Could you repeat the records below exactly as written?
┏━━
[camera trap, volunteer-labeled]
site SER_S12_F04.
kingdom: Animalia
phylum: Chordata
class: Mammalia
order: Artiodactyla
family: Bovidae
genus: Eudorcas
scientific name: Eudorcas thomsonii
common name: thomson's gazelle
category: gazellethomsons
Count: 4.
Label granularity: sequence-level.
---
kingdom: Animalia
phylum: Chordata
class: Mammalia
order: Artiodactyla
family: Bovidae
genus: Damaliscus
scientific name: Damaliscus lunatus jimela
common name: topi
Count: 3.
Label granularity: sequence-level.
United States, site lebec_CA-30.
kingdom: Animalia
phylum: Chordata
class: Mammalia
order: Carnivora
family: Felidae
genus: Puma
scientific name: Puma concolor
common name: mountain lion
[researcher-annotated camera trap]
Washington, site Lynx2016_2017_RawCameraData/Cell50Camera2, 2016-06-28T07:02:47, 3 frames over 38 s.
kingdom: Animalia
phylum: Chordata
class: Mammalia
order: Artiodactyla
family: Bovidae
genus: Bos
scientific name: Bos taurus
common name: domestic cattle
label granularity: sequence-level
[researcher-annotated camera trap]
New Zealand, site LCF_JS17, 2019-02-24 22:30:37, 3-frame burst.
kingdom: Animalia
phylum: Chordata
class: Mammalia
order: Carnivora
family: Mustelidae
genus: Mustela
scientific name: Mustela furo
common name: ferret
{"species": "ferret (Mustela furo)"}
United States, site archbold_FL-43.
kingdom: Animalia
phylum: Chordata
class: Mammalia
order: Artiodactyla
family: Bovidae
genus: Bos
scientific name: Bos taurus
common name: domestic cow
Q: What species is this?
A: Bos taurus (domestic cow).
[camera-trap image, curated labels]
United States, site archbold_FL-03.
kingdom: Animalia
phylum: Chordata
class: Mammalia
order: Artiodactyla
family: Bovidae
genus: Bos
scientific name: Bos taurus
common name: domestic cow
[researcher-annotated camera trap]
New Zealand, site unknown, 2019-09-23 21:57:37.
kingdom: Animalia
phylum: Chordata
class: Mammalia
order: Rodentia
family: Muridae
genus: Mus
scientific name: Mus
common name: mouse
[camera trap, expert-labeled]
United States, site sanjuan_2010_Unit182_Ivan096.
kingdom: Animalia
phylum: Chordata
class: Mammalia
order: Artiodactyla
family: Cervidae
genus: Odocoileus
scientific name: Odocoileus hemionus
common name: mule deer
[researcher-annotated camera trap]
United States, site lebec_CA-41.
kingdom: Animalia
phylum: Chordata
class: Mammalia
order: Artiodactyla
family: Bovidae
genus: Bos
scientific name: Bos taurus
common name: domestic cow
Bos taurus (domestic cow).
┗━━
• **YOUR SOLUTION**:
[camera trap, volunteer-labeled]
site SER_S12_F04.
kingdom: Animalia
phylum: Chordata
class: Mammalia
order: Artiodactyla
family: Bovidae
genus: Eudorcas
scientific name: Eudorcas thomsonii
common name: thomson's gazelle
category: gazellethomsons
Count: 4.
Label granularity: sequence-level.
---
kingdom: Animalia
phylum: Chordata
class: Mammalia
order: Artiodactyla
family: Bovidae
genus: Damaliscus
scientific name: Damaliscus lunatus jimela
common name: topi
Count: 3.
Label granularity: sequence-level.
United States, site lebec_CA-30.
kingdom: Animalia
phylum: Chordata
class: Mammalia
order: Carnivora
family: Felidae
genus: Puma
scientific name: Puma concolor
common name: mountain lion
[researcher-annotated camera trap]
Washington, site Lynx2016_2017_RawCameraData/Cell50Camera2, 2016-06-28T07:02:47, 3 frames over 38 s.
kingdom: Animalia
phylum: Chordata
class: Mammalia
order: Artiodactyla
family: Bovidae
genus: Bos
scientific name: Bos taurus
common name: domestic cattle
label granularity: sequence-level
[researcher-annotated camera trap]
New Zealand, site LCF_JS17, 2019-02-24 22:30:37, 3-frame burst.
kingdom: Animalia
phylum: Chordata
class: Mammalia
order: Carnivora
family: Mustelidae
genus: Mustela
scientific name: Mustela furo
common name: ferret
{"species": "ferret (Mustela furo)"}
United States, site archbold_FL-43.
kingdom: Animalia
phylum: Chordata
class: Mammalia
order: Artiodactyla
family: Bovidae
genus: Bos
scientific name: Bos taurus
common name: domestic cow
Q: What species is this?
A: Bos taurus (domestic cow).
[camera-trap image, curated labels]
United States, site archbold_FL-03.
kingdom: Animalia
phylum: Chordata
class: Mammalia
order: Artiodactyla
family: Bovidae
genus: Bos
scientific name: Bos taurus
common name: domestic cow
[researcher-annotated camera trap]
New Zealand, site unknown, 2019-09-23 21:57:37.
kingdom: Animalia
phylum: Chordata
class: Mammalia
order: Rodentia
family: Muridae
genus: Mus
scientific name: Mus
common name: mouse
[camera trap, expert-labeled]
United States, site sanjuan_2010_Unit182_Ivan096.
kingdom: Animalia
phylum: Chordata
class: Mammalia
order: Artiodactyla
family: Cervidae
genus: Odocoileus
scientific name: Odocoileus hemionus
common name: mule deer
[researcher-annotated camera trap]
United States, site lebec_CA-41.
kingdom: Animalia
phylum: Chordata
class: Mammalia
order: Artiodactyla
family: Bovidae
genus: Bos
scientific name: Bos taurus
common name: domestic cow
Bos taurus (domestic cow).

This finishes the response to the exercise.